Cognitive radio is a smart wireless communication concept that is able to promote the efficiency of the spectrum usage by exploiting its free frequency bands, namely spectrum
holes. Detection of spectrum holes is one of the first steps of implementing a cognitive radio system. Another step towards the feasibility and a real implementation of a cognitive radio network is the problem of location awareness. This problem arises when we do consider a realistic scenario in hybrid overlay/underlay systems, when these spectrum opportunities permit cognitive radios to transmit below the primary users tolerance threshold. In this case, the cognitive radio, have to estimate robustly the primary users locations in the network in order to adjust its transmission power function of the estimated location in the network.

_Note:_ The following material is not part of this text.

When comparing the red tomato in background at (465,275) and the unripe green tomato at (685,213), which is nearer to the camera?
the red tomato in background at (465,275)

Adding to this the fact that in wideband radio one may not be able to acquire signals at the Nyquist sampling rate due to the current limitations in Analog-to-Digital Converter (ADC) technology, we end up with a system that should, at a sub-Nyquist rate, properly recover the bands over which the primary users transmit and estimate their location in the network. In this paper 1, we proposed to analyze all these arisen problems. During the problem formulation and when analyzing more deeply the equations related to each question apart, we will make the link between the formulation of spectrum sensing, location awareness and the hardware limitation by describing those problems in a unique compressed sensing formalism. Via
the proposed framework, we made it possible to overcame a challenging postulate of fixed frequency spectrum allocation by also estimating the spectrum usage boundaries in a blind way.